Records for this task
┏━━
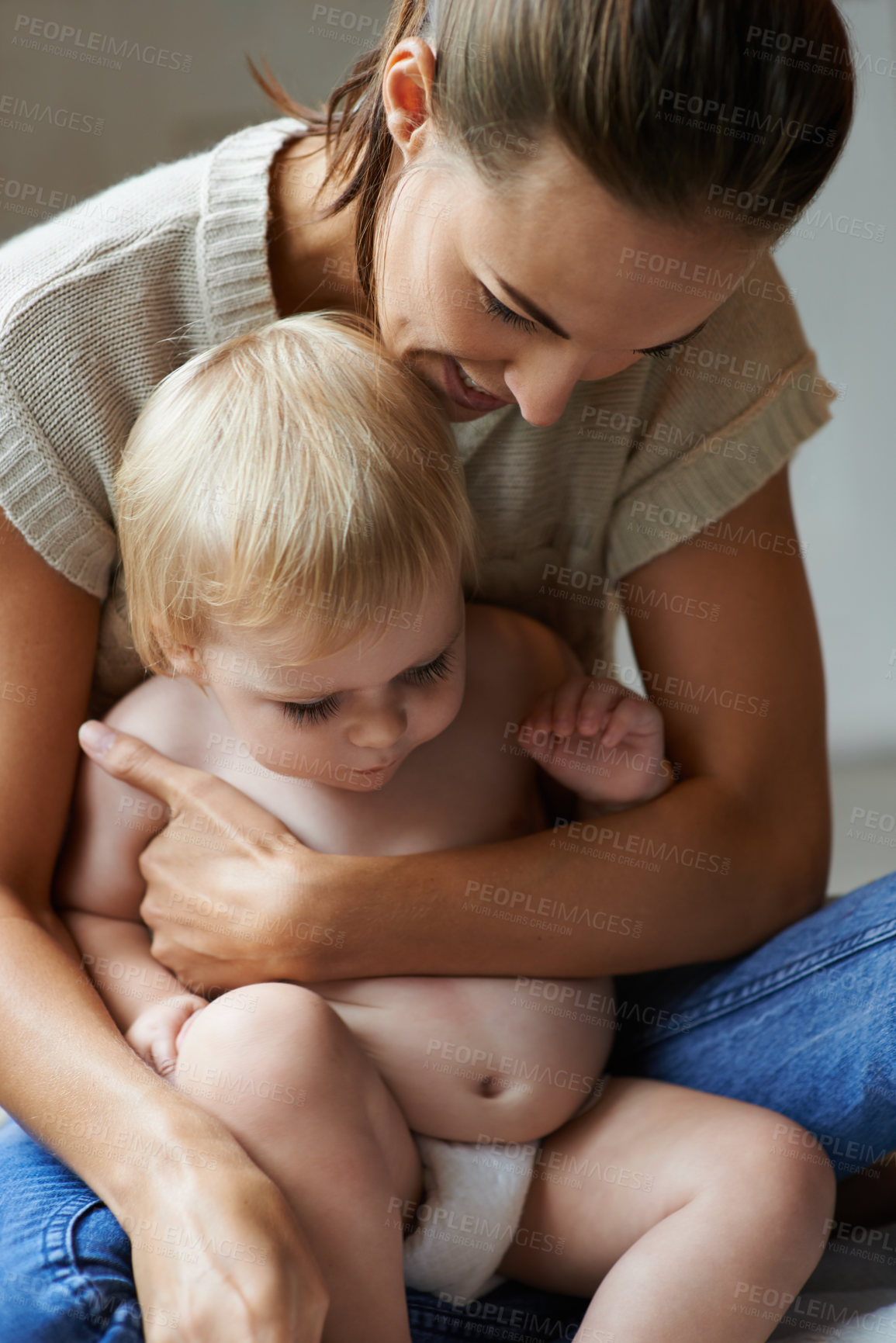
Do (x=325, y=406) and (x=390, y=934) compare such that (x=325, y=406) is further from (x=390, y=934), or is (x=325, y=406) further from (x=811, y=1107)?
(x=811, y=1107)

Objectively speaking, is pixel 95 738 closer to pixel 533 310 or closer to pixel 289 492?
pixel 289 492

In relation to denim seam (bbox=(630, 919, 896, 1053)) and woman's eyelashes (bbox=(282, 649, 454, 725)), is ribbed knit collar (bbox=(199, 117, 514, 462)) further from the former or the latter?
denim seam (bbox=(630, 919, 896, 1053))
┗━━
Directive
Return the listing above verbatim, omitting the pictures.

Solution to this exercise
Do (x=325, y=406) and (x=390, y=934) compare such that (x=325, y=406) is further from (x=390, y=934), or is (x=325, y=406) further from (x=811, y=1107)?
(x=811, y=1107)

Objectively speaking, is pixel 95 738 closer to pixel 533 310 or closer to pixel 289 492?
pixel 289 492

In relation to denim seam (bbox=(630, 919, 896, 1053)) and woman's eyelashes (bbox=(282, 649, 454, 725)), is ribbed knit collar (bbox=(199, 117, 514, 462)) further from the former or the latter?
denim seam (bbox=(630, 919, 896, 1053))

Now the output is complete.